> Activity
Transcribe the entire listing, keeping each word as it is.

> Exercise data
--*--

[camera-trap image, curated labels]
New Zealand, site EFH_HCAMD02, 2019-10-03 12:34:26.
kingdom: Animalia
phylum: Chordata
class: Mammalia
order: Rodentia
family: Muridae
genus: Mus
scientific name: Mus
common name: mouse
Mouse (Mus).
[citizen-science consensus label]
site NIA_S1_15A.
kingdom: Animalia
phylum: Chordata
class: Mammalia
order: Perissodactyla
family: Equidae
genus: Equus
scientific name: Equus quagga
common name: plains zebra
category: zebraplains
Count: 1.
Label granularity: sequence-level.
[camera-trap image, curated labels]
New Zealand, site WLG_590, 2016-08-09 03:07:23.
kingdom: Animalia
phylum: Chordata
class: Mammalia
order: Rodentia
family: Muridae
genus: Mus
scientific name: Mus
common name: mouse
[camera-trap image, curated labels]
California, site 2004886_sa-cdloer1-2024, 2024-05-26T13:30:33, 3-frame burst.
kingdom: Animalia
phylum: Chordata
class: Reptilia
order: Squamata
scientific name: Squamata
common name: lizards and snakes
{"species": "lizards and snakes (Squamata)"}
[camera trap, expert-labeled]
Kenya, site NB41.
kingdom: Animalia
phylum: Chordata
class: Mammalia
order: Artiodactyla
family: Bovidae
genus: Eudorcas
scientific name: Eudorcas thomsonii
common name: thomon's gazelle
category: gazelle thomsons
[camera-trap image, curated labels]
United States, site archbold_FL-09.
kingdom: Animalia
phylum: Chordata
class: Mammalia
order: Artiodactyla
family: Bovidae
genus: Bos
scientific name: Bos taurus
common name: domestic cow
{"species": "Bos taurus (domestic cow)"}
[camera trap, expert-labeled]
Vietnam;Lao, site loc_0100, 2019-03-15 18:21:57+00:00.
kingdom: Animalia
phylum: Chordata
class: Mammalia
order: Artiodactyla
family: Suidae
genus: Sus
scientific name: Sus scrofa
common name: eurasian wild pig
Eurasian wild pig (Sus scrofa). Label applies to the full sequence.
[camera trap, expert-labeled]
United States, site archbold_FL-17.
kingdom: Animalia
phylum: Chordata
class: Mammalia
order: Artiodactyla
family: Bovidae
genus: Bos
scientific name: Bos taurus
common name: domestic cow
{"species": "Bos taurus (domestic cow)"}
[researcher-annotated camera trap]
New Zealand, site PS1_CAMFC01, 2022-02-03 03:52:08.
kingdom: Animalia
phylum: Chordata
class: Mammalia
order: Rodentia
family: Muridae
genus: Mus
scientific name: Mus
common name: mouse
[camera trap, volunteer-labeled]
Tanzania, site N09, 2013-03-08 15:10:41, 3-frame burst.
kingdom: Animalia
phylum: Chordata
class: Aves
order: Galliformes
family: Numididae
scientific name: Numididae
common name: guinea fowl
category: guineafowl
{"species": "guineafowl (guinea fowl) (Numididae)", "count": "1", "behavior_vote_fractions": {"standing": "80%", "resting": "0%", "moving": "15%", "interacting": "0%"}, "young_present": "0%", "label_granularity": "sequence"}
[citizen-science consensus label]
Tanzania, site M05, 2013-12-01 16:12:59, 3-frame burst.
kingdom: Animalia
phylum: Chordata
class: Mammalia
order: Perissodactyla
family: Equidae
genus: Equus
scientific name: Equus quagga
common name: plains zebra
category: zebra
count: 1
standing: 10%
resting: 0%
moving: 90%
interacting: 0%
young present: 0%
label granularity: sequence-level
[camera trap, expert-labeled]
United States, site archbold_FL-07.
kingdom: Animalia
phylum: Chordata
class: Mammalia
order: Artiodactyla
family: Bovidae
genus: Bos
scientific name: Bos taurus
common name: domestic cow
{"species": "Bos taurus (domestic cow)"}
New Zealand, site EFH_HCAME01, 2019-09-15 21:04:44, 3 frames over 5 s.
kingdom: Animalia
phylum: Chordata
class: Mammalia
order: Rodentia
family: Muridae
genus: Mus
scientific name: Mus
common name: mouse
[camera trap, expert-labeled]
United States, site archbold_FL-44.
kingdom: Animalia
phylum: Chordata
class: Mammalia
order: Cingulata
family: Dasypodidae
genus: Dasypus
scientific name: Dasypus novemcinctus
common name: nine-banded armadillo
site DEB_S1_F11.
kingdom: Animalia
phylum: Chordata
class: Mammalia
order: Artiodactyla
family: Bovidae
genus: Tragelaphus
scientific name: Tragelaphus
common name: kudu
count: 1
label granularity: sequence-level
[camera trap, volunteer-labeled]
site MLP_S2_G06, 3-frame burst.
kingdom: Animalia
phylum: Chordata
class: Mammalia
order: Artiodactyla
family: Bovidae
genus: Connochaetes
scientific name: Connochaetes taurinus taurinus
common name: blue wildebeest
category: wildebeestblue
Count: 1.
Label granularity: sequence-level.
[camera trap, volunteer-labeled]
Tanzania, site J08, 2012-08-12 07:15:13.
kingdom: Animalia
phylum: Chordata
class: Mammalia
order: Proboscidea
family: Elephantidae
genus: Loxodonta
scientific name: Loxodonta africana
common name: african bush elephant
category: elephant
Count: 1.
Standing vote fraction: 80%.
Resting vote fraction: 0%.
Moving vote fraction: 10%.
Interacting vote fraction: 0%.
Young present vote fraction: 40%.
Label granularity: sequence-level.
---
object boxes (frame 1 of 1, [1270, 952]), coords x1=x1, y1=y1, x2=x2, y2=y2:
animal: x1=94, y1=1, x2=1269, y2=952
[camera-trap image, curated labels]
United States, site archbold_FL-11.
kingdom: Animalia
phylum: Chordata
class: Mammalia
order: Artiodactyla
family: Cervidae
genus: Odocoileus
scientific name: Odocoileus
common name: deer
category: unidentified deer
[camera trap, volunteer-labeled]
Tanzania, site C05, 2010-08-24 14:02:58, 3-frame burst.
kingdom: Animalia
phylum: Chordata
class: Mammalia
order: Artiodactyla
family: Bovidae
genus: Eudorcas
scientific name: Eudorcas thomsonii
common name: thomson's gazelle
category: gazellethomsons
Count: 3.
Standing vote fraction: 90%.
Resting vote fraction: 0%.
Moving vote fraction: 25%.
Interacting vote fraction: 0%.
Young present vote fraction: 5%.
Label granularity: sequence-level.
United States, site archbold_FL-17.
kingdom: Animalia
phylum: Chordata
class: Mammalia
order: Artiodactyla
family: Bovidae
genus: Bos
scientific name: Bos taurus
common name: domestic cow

--*--

> Solution for this exercise
[camera-trap image, curated labels]
New Zealand, site EFH_HCAMD02, 2019-10-03 12:34:26.
kingdom: Animalia
phylum: Chordata
class: Mammalia
order: Rodentia
family: Muridae
genus: Mus
scientific name: Mus
common name: mouse
Mouse (Mus).
[citizen-science consensus label]
site NIA_S1_15A.
kingdom: Animalia
phylum: Chordata
class: Mammalia
order: Perissodactyla
family: Equidae
genus: Equus
scientific name: Equus quagga
common name: plains zebra
category: zebraplains
Count: 1.
Label granularity: sequence-level.
[camera-trap image, curated labels]
New Zealand, site WLG_590, 2016-08-09 03:07:23.
kingdom: Animalia
phylum: Chordata
class: Mammalia
order: Rodentia
family: Muridae
genus: Mus
scientific name: Mus
common name: mouse
[camera-trap image, curated labels]
California, site 2004886_sa-cdloer1-2024, 2024-05-26T13:30:33, 3-frame burst.
kingdom: Animalia
phylum: Chordata
class: Reptilia
order: Squamata
scientific name: Squamata
common name: lizards and snakes
{"species": "lizards and snakes (Squamata)"}
[camera trap, expert-labeled]
Kenya, site NB41.
kingdom: Animalia
phylum: Chordata
class: Mammalia
order: Artiodactyla
family: Bovidae
genus: Eudorcas
scientific name: Eudorcas thomsonii
common name: thomon's gazelle
category: gazelle thomsons
[camera-trap image, curated labels]
United States, site archbold_FL-09.
kingdom: Animalia
phylum: Chordata
class: Mammalia
order: Artiodactyla
family: Bovidae
genus: Bos
scientific name: Bos taurus
common name: domestic cow
{"species": "Bos taurus (domestic cow)"}
[camera trap, expert-labeled]
Vietnam;Lao, site loc_0100, 2019-03-15 18:21:57+00:00.
kingdom: Animalia
phylum: Chordata
class: Mammalia
order: Artiodactyla
family: Suidae
genus: Sus
scientific name: Sus scrofa
common name: eurasian wild pig
Eurasian wild pig (Sus scrofa). Label applies to the full sequence.
[camera trap, expert-labeled]
United States, site archbold_FL-17.
kingdom: Animalia
phylum: Chordata
class: Mammalia
order: Artiodactyla
family: Bovidae
genus: Bos
scientific name: Bos taurus
common name: domestic cow
{"species": "Bos taurus (domestic cow)"}
[researcher-annotated camera trap]
New Zealand, site PS1_CAMFC01, 2022-02-03 03:52:08.
kingdom: Animalia
phylum: Chordata
class: Mammalia
order: Rodentia
family: Muridae
genus: Mus
scientific name: Mus
common name: mouse
[camera trap, volunteer-labeled]
Tanzania, site N09, 2013-03-08 15:10:41, 3-frame burst.
kingdom: Animalia
phylum: Chordata
class: Aves
order: Galliformes
family: Numididae
scientific name: Numididae
common name: guinea fowl
category: guineafowl
{"species": "guineafowl (guinea fowl) (Numididae)", "count": "1", "behavior_vote_fractions": {"standing": "80%", "resting": "0%", "moving": "15%", "interacting": "0%"}, "young_present": "0%", "label_granularity": "sequence"}
[citizen-science consensus label]
Tanzania, site M05, 2013-12-01 16:12:59, 3-frame burst.
kingdom: Animalia
phylum: Chordata
class: Mammalia
order: Perissodactyla
family: Equidae
genus: Equus
scientific name: Equus quagga
common name: plains zebra
category: zebra
count: 1
standing: 10%
resting: 0%
moving: 90%
interacting: 0%
young present: 0%
label granularity: sequence-level
[camera trap, expert-labeled]
United States, site archbold_FL-07.
kingdom: Animalia
phylum: Chordata
class: Mammalia
order: Artiodactyla
family: Bovidae
genus: Bos
scientific name: Bos taurus
common name: domestic cow
{"species": "Bos taurus (domestic cow)"}
New Zealand, site EFH_HCAME01, 2019-09-15 21:04:44, 3 frames over 5 s.
kingdom: Animalia
phylum: Chordata
class: Mammalia
order: Rodentia
family: Muridae
genus: Mus
scientific name: Mus
common name: mouse
[camera trap, expert-labeled]
United States, site archbold_FL-44.
kingdom: Animalia
phylum: Chordata
class: Mammalia
order: Cingulata
family: Dasypodidae
genus: Dasypus
scientific name: Dasypus novemcinctus
common name: nine-banded armadillo
site DEB_S1_F11.
kingdom: Animalia
phylum: Chordata
class: Mammalia
order: Artiodactyla
family: Bovidae
genus: Tragelaphus
scientific name: Tragelaphus
common name: kudu
count: 1
label granularity: sequence-level
[camera trap, volunteer-labeled]
site MLP_S2_G06, 3-frame burst.
kingdom: Animalia
phylum: Chordata
class: Mammalia
order: Artiodactyla
family: Bovidae
genus: Connochaetes
scientific name: Connochaetes taurinus taurinus
common name: blue wildebeest
category: wildebeestblue
Count: 1.
Label granularity: sequence-level.
[camera trap, volunteer-labeled]
Tanzania, site J08, 2012-08-12 07:15:13.
kingdom: Animalia
phylum: Chordata
class: Mammalia
order: Proboscidea
family: Elephantidae
genus: Loxodonta
scientific name: Loxodonta africana
common name: african bush elephant
category: elephant
Count: 1.
Standing vote fraction: 80%.
Resting vote fraction: 0%.
Moving vote fraction: 10%.
Interacting vote fraction: 0%.
Young present vote fraction: 40%.
Label granularity: sequence-level.
---
object boxes (frame 1 of 1, [1270, 952]), coords x1=x1, y1=y1, x2=x2, y2=y2:
animal: x1=94, y1=1, x2=1269, y2=952
[camera-trap image, curated labels]
United States, site archbold_FL-11.
kingdom: Animalia
phylum: Chordata
class: Mammalia
order: Artiodactyla
family: Cervidae
genus: Odocoileus
scientific name: Odocoileus
common name: deer
category: unidentified deer
[camera trap, volunteer-labeled]
Tanzania, site C05, 2010-08-24 14:02:58, 3-frame burst.
kingdom: Animalia
phylum: Chordata
class: Mammalia
order: Artiodactyla
family: Bovidae
genus: Eudorcas
scientific name: Eudorcas thomsonii
common name: thomson's gazelle
category: gazellethomsons
Count: 3.
Standing vote fraction: 90%.
Resting vote fraction: 0%.
Moving vote fraction: 25%.
Interacting vote fraction: 0%.
Young present vote fraction: 5%.
Label granularity: sequence-level.
United States, site archbold_FL-17.
kingdom: Animalia
phylum: Chordata
class: Mammalia
order: Artiodactyla
family: Bovidae
genus: Bos
scientific name: Bos taurus
common name: domestic cow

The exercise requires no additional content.